Excerpt
· · ·
5. CNN has a lot of work to do before it can claim to be a professional and trustworthy news source, and one obvious step is to fire Brian Stelter, the network’s alleged journalism ethics watchdog. His predecessor Howard Kurtz was pretty bad, but Stelter is pure flack, seeing his main function as defending CNN and his secondary function as denying media bias, since he is so shockingly biased himself.
Yesterday on his ironically-named show “Reliable Sources,” Stelter and guest Jeff Greenfield blamed President Trump for polls that show a steep decline in public trust of the news media. Greenfield said, “I think that has served that relentless campaign on Twitter and in his comments, fake news, fake news, fake news has been to convince that group of people that there is no such thing as a set of facts independent of your politics. And that has certainly served to continue and accelerate what you’ve talked about as a long process of declining trust in news.”
· · ·
Data listing
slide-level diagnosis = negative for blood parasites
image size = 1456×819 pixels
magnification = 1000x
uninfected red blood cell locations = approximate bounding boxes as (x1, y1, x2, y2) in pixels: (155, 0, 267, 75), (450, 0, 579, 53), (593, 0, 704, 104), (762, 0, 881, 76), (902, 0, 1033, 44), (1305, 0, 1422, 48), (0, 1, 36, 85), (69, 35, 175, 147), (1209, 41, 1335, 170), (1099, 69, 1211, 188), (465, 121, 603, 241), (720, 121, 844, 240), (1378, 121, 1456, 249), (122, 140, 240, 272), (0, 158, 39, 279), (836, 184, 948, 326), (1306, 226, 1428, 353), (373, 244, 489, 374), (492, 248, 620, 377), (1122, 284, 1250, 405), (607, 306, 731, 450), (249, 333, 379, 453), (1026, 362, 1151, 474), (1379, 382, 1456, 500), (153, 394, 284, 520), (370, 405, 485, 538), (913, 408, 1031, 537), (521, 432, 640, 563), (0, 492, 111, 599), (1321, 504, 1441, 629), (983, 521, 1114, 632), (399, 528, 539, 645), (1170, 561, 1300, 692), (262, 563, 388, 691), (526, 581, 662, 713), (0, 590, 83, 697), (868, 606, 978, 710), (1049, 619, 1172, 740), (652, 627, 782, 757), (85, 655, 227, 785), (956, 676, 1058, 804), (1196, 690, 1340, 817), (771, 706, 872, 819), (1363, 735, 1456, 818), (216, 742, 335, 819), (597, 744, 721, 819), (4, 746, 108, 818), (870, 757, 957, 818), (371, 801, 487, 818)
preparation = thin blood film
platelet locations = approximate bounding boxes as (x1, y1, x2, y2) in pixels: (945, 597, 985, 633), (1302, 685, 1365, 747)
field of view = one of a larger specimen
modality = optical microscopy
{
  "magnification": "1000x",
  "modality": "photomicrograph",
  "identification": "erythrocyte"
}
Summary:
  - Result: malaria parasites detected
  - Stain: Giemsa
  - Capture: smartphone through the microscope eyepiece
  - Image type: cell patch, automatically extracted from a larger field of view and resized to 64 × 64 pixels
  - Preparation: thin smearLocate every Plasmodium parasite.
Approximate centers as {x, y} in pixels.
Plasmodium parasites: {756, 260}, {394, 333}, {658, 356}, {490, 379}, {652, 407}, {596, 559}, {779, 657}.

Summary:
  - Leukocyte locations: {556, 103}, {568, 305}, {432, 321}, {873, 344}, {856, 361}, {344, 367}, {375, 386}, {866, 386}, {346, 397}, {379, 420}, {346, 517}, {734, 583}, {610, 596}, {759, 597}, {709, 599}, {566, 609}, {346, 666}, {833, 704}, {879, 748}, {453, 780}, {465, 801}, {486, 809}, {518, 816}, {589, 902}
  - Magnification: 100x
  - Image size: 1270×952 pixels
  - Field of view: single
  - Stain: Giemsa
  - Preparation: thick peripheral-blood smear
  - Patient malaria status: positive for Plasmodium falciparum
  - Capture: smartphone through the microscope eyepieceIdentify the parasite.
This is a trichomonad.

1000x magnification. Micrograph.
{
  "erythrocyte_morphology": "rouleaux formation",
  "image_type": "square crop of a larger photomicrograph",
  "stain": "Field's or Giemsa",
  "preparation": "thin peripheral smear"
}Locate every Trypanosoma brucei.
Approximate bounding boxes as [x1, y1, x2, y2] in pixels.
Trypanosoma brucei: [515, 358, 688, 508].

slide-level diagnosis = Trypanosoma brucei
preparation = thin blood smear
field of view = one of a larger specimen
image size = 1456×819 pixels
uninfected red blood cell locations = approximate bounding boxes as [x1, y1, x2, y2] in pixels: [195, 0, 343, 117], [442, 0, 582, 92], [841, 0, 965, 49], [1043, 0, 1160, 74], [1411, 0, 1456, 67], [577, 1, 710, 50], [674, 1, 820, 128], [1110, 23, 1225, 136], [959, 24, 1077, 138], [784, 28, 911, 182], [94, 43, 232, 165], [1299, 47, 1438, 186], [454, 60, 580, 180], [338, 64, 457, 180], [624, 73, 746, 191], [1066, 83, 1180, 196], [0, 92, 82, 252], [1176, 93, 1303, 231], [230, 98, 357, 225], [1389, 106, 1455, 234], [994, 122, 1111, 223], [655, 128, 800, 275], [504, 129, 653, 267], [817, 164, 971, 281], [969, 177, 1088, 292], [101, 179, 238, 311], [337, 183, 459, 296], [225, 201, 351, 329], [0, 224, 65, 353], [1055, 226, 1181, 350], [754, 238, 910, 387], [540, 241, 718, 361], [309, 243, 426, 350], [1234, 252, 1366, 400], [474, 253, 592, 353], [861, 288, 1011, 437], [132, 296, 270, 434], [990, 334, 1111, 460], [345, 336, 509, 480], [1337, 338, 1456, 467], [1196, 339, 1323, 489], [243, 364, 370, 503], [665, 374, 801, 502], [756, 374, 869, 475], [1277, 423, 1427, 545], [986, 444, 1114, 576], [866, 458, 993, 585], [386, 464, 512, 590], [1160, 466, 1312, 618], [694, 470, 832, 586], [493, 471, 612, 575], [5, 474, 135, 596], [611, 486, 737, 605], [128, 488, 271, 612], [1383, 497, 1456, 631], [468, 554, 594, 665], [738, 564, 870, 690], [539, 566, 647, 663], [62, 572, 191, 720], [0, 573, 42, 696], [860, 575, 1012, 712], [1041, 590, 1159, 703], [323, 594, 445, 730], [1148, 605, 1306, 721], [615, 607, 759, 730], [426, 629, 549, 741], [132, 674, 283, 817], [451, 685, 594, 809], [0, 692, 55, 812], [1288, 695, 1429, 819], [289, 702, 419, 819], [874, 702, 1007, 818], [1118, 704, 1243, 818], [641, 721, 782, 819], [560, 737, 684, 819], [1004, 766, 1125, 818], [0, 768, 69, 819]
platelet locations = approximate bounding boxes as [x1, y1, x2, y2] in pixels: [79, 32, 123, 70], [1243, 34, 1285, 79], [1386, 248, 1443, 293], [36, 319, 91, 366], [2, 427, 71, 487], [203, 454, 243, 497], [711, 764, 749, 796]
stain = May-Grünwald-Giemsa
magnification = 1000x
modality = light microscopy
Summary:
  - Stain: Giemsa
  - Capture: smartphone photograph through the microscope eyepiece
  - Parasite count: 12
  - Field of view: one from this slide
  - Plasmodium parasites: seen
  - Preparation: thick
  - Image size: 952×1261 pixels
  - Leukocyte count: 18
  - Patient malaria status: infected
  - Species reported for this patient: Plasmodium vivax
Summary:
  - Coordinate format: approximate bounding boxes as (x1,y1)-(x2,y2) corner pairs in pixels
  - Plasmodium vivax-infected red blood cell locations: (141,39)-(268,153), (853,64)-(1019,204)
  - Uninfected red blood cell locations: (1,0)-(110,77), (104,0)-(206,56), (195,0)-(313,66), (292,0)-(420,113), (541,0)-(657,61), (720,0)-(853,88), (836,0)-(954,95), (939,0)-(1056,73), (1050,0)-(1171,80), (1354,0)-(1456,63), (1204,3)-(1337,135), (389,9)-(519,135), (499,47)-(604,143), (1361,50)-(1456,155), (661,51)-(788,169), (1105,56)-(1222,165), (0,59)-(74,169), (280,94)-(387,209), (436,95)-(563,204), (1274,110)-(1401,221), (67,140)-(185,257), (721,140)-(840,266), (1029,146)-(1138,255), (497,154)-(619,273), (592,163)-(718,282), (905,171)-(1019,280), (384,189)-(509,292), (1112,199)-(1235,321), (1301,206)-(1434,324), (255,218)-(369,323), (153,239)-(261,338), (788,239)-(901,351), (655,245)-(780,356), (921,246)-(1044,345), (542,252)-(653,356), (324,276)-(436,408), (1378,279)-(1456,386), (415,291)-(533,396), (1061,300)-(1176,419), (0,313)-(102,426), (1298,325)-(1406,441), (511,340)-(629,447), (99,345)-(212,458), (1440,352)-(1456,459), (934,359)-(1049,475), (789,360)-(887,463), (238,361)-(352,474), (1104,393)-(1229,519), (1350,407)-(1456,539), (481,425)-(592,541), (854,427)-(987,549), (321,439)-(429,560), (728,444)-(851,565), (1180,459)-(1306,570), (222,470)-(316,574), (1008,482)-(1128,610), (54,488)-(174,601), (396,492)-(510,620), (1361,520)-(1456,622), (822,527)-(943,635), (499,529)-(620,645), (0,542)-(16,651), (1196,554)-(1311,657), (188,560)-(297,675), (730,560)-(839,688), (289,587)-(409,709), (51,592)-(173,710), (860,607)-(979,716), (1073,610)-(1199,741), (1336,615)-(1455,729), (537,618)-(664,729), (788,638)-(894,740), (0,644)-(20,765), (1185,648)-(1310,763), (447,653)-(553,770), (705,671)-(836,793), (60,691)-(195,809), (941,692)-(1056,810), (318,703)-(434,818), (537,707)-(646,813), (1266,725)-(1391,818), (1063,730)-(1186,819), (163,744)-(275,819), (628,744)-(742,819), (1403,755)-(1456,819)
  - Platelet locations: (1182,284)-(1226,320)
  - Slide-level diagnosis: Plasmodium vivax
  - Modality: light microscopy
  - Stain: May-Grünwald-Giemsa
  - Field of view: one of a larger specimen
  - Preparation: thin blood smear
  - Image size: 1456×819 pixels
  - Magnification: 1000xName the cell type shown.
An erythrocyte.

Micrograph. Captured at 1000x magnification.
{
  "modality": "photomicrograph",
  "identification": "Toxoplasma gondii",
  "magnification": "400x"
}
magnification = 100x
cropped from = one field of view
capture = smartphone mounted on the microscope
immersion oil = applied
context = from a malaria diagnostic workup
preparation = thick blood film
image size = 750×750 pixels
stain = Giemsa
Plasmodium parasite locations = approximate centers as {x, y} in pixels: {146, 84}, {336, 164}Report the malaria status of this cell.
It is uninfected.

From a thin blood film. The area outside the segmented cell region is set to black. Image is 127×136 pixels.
· · ·
Tasks to carry out
a. Answer from the piece on CNN and Brian Stelter:
(i) Who held Stelter's role before him?
(ii) What is the name of Stelter's show?
(iii) Who appeared as Stelter's guest on that show?
b. Pick up the piece on CNN and Brian Stelter after its last sentence and keep writing.
The lines have nothing to do with what you're asked here.

Expected responses
a.
(i) Howard Kurtz
(ii) "Reliable Sources"
(iii) Jeff Greenfield

b.
The downward trend will continue until prominent members of the news media admit that the reasons trust in journalism have declined precipitously are
That the mainstream media’s partisan bias is obvious and palpable,
That has proven itself untrustworthy, and
Arrogant hacks like Stelter and Greenfield make it clear to all willing to see reality that the news media thinks that there’s nothing wrong with its reporting.
As for President Trump, he has an ethical and professional obligation to focus attention on the news media’s shift into a partisan political force, both to prioect his administration and to ensure that the public isn’t deceived. The previous President was happy to ignore this dangerous development, because Obama foolishly thought he benefited from it. In truth, he and the nation would have benefited more by journalism that held him to higher standards and criticized him when he deserved it, which was often.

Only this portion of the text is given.